Le 22 août 2024 — Modifié à 07 h 00 min le 22 août 2024
Par Roger Lemay

Les plus âgés d’entre nous s’en souviendront peut-être. L’événement remonte à janvier 1987. Le député conservateur de Roberval de l’époque, Benoit Bouchard, a alors créé une petite commotion en déclarant que : « le Saguenay- Lac-Saint-Jean est une enclave francophone protégée depuis longtemps et non dérangée par l’immigration... »
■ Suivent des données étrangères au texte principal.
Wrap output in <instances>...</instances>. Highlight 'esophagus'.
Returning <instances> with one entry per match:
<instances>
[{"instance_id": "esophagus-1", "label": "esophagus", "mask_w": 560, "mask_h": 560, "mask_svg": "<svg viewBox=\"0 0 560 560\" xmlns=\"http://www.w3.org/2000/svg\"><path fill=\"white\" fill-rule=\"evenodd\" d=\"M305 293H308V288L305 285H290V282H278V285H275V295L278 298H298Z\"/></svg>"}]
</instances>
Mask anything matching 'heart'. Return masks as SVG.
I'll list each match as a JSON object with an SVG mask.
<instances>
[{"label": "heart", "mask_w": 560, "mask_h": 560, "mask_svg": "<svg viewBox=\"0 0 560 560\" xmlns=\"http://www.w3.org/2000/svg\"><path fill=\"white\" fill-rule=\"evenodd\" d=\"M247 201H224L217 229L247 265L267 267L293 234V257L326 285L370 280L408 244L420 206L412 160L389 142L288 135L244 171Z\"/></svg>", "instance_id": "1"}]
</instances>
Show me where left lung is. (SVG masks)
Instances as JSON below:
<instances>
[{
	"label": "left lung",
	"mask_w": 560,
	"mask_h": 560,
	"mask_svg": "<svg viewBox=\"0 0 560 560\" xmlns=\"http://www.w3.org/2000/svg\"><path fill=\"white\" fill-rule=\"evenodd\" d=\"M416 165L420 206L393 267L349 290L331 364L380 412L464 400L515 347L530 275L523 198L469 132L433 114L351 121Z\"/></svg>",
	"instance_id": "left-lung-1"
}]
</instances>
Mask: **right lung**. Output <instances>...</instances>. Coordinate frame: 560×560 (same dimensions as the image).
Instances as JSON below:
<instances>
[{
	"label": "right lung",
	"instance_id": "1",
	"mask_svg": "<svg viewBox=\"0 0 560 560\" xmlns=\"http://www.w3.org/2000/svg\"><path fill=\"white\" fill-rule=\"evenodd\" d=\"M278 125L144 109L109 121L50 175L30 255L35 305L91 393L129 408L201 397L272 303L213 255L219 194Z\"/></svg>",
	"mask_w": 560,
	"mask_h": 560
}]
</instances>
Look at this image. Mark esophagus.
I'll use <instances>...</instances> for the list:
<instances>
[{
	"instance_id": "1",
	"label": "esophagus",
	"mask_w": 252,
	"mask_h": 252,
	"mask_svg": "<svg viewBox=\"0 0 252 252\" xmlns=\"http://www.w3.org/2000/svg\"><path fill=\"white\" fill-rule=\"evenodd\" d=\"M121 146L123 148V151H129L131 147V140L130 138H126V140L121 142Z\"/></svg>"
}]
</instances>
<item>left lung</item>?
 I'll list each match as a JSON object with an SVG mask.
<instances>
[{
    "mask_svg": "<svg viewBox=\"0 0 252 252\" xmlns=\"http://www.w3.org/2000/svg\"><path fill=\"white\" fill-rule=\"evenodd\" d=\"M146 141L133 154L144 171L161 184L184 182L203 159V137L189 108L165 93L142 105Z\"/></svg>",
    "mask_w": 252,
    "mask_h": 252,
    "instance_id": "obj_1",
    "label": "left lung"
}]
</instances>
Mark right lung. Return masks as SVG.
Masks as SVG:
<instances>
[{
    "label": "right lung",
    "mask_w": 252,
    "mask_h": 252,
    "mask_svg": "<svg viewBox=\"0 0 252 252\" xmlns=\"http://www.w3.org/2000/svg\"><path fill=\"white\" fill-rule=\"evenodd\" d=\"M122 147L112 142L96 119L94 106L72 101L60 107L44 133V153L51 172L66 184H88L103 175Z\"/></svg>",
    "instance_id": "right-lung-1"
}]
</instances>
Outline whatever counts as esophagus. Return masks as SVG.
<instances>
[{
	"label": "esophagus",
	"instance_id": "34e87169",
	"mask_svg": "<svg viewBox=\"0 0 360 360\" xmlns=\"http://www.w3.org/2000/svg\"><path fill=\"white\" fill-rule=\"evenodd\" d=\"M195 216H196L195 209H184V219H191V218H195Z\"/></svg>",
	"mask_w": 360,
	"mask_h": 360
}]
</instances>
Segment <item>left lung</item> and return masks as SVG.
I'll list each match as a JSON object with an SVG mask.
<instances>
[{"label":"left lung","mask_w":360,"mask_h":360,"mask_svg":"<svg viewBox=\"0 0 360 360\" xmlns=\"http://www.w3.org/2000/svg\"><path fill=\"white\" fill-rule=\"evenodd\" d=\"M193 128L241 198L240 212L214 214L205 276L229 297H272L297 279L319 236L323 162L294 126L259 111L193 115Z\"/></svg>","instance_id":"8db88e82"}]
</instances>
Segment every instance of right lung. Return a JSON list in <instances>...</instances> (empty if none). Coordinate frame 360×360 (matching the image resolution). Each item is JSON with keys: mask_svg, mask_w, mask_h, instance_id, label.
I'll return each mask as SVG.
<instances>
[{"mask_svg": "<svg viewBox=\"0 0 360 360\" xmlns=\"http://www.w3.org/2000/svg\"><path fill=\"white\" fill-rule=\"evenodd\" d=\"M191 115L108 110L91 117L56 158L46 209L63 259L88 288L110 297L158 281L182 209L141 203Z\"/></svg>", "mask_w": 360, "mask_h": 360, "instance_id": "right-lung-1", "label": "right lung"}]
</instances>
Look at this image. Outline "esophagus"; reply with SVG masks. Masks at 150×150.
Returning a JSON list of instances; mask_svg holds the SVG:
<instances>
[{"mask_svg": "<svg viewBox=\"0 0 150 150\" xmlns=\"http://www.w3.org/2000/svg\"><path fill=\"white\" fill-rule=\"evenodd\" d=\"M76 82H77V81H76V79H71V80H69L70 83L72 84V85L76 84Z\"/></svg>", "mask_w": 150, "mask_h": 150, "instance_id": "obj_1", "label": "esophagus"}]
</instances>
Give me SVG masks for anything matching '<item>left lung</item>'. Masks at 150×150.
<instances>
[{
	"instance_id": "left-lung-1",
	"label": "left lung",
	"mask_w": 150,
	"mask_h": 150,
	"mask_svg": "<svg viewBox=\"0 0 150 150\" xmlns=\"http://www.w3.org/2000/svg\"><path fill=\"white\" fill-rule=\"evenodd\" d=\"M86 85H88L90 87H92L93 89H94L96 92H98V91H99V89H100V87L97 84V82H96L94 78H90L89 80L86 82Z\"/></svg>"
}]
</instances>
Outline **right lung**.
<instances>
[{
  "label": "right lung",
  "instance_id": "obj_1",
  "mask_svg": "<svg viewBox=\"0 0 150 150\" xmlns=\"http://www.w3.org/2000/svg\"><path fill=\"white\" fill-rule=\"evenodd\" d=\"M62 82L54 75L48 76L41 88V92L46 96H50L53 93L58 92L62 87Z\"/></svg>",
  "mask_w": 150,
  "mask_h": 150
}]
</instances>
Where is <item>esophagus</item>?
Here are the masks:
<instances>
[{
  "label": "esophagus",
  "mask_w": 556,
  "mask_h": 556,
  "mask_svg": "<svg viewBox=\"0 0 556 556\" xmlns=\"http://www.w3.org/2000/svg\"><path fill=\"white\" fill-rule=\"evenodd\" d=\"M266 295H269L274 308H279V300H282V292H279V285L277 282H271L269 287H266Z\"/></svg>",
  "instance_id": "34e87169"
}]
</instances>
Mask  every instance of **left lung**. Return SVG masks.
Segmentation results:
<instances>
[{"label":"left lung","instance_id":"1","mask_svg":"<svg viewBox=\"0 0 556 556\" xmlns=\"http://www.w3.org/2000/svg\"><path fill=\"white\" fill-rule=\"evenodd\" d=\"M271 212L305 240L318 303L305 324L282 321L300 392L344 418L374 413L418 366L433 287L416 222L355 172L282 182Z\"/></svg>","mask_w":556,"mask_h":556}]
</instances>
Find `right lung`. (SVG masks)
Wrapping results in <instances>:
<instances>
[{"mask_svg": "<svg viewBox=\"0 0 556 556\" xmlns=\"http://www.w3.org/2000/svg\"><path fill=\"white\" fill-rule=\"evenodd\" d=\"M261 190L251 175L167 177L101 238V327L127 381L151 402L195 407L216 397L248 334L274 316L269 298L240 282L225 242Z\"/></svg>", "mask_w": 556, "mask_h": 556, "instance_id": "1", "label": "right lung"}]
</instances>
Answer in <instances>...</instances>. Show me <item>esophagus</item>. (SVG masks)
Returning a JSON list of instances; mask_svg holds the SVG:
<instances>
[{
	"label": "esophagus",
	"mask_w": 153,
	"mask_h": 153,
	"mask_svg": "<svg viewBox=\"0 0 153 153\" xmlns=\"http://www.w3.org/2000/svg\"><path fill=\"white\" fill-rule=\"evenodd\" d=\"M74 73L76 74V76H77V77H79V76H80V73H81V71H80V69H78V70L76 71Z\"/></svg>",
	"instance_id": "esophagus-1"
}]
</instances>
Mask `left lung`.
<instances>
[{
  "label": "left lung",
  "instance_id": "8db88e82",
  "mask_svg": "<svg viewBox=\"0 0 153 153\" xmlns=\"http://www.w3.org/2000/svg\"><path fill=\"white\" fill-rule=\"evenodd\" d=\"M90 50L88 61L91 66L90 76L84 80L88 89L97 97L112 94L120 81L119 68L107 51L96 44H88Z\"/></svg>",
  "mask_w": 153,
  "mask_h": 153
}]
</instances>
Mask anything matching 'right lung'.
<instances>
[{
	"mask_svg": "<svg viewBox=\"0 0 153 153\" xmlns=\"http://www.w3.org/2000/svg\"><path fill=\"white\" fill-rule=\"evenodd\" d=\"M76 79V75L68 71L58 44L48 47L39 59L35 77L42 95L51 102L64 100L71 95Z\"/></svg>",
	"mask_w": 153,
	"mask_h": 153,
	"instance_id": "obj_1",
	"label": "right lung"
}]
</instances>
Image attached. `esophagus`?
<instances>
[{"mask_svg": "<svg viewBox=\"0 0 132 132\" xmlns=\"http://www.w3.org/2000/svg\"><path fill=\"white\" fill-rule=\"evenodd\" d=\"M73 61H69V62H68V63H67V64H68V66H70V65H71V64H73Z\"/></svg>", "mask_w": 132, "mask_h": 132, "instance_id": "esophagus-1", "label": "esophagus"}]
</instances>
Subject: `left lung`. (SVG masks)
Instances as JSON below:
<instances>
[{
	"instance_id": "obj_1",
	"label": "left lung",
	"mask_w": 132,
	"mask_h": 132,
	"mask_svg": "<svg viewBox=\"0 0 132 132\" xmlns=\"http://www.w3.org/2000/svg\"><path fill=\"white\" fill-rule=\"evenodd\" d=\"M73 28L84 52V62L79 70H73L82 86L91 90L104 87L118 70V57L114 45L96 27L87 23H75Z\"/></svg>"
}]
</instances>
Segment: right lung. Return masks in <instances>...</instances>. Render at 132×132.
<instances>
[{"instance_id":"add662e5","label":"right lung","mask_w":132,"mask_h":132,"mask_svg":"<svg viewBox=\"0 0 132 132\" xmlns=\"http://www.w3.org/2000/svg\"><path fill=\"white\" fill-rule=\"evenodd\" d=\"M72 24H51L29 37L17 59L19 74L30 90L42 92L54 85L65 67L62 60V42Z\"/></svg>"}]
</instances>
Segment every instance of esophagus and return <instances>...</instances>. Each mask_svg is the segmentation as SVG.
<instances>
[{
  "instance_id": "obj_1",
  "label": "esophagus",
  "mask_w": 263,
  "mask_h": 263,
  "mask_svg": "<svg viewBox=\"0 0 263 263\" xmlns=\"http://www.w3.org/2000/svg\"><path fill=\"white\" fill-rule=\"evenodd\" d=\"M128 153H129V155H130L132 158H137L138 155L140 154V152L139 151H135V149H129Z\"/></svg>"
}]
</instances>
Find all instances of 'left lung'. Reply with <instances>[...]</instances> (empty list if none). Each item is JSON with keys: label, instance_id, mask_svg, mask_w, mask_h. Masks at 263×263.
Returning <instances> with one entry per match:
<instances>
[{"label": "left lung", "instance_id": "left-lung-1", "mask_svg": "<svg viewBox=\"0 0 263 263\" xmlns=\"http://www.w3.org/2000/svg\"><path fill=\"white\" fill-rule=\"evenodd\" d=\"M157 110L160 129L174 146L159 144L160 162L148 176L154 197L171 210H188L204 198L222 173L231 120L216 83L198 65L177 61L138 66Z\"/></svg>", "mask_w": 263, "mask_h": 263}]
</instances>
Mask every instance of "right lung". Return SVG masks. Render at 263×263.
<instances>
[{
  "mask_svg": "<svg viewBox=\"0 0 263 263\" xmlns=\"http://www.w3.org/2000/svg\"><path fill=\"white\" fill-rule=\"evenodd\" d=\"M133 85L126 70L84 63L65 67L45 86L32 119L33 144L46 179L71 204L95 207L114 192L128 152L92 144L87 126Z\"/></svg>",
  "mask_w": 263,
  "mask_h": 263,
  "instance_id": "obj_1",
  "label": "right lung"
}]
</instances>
Une déclaration pour le moins surprenante, d’autant que M. Bouchard était alors ministre de l’Emploi et de… l’Immigration. Ai-je besoin de mentionner que cela a fait bondir les gens de sa circonscription et donné des armes à l’opposition libérale ? Benoit Bouchard a rapidement rectifié le tir, plaidant une « erreur de termes ou de mots ». Au lieu du terme dérangé, il aurait, selon ses dires, voulu plutôt illustrer que la région n’avait pas été encore « perturbée » par l’arrivée massive d’immigrés.

Je connais un peu M. Bouchard, l’ayant interviewé à quelques reprises. J’ai pour lui le plus grand respect. Un homme honnête, accueillant, droit, chaleureux. Des mots qui sortent un peu vite, ça arrive, surtout en politique. Vous souvenez- vous d’une autre déclaration croche, sortie de la bouche d’un autre Bouchard, Lucien cette fois, qui, en pleine campagne référendaire, a déploré dans un discours que les Québécois constituaient: « le peuple de race blanche faisant le moins d’enfants », des propos qui heureusement pour lui ne lui ont pas collé à la peau.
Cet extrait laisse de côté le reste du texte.